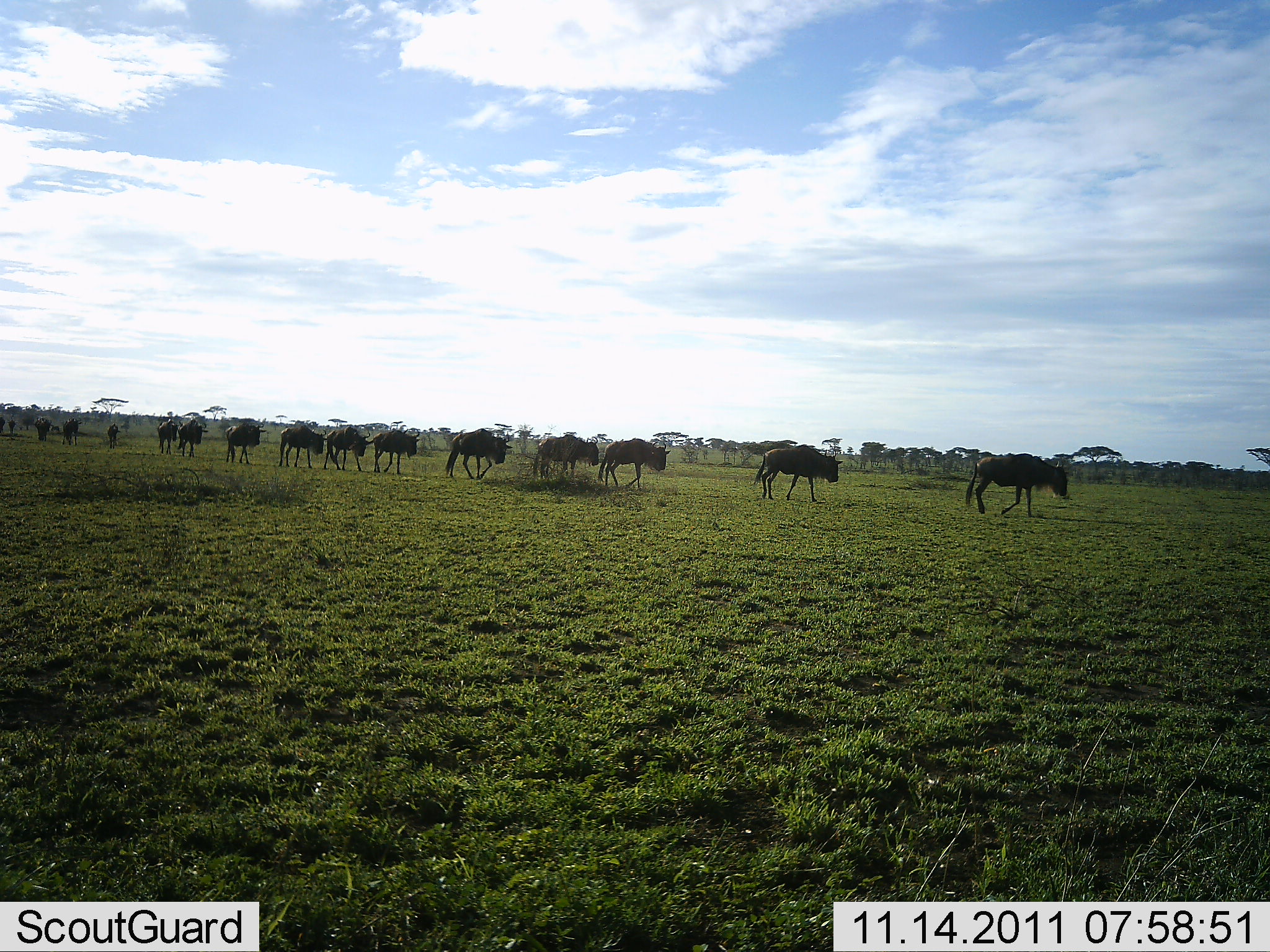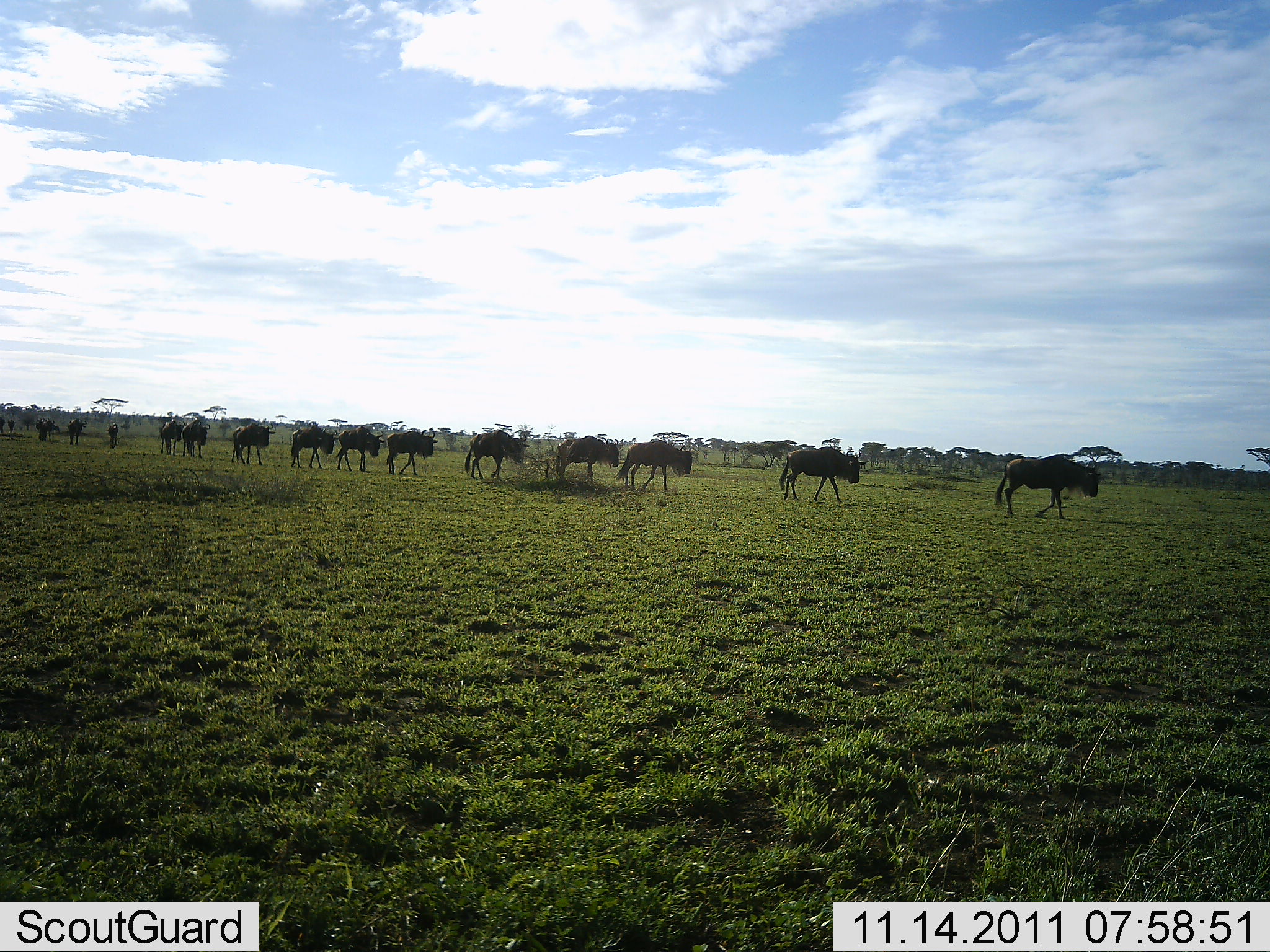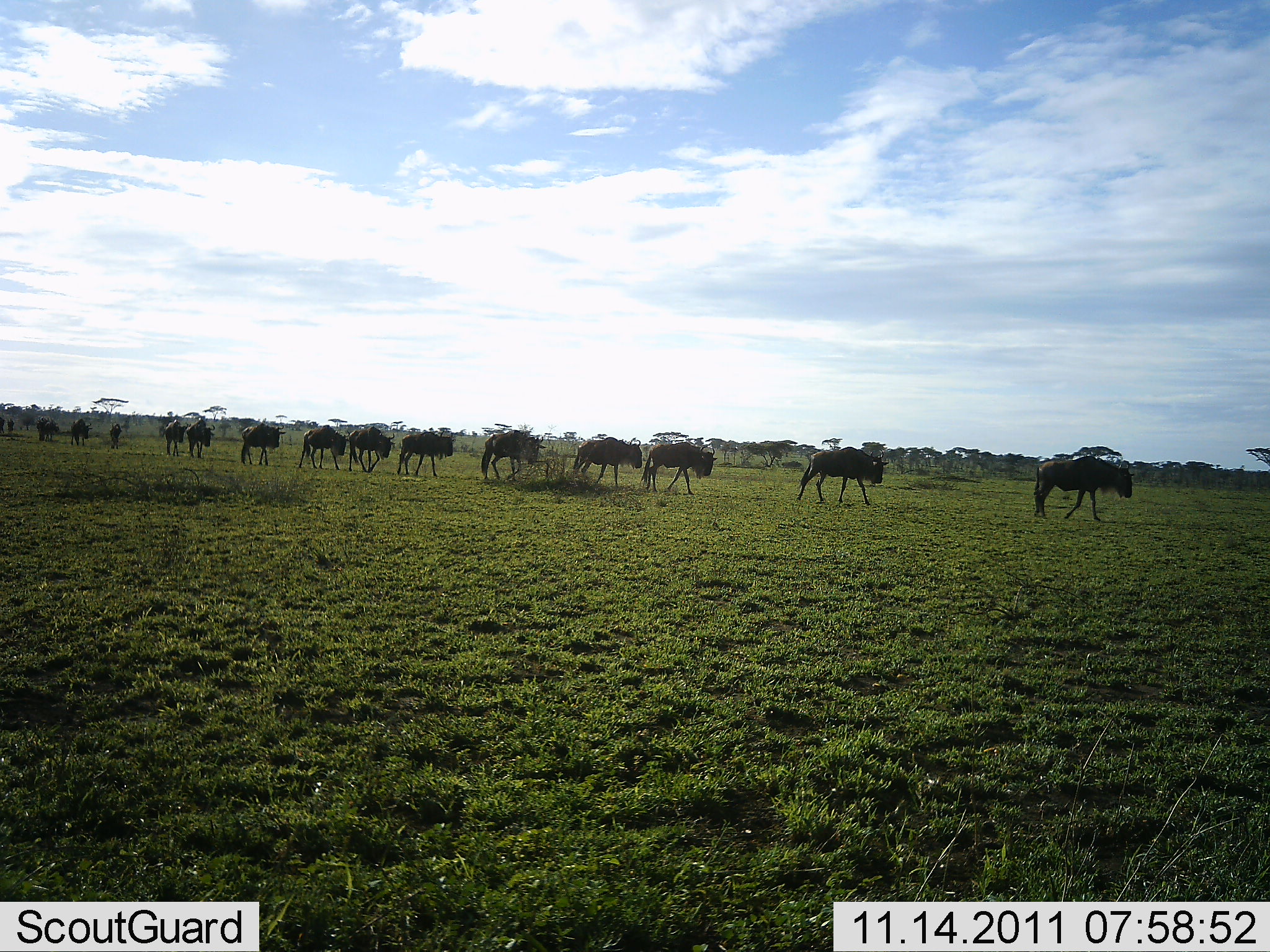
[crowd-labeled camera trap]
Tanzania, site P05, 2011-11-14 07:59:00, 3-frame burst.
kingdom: Animalia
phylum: Chordata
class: Mammalia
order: Artiodactyla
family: Bovidae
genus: Connochaetes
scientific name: Connochaetes taurinus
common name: blue wildebeest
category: wildebeest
Wildebeest (blue wildebeest) (Connochaetes taurinus), count 11-50. Behavior (volunteer vote fractions): standing 0%, resting 0%, moving 100%, interacting 0%. Young present (vote fraction): 0%. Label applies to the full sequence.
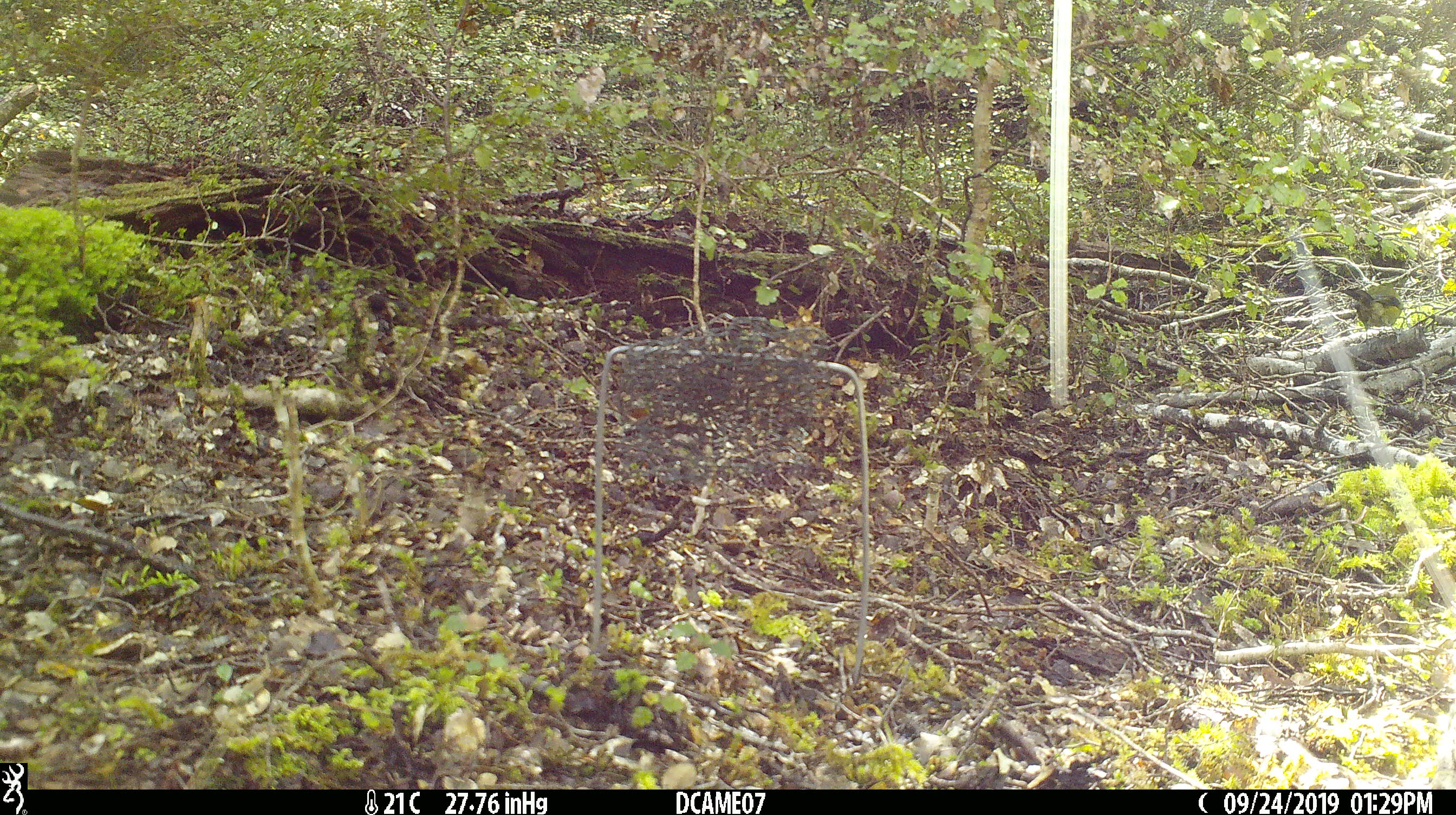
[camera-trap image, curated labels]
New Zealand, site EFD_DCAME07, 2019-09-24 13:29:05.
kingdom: Animalia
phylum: Chordata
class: Aves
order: Passeriformes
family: Meliphagidae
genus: Anthornis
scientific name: Anthornis melanura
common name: new zealand bellbird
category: bellbird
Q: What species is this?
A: Bellbird (new zealand bellbird) (Anthornis melanura).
____
INSTRUCTIONS FOR THE TASK :: Every line in the records above that has "trap" counts once. Give the total and nothing else.

YOUR RESPONSE :: 2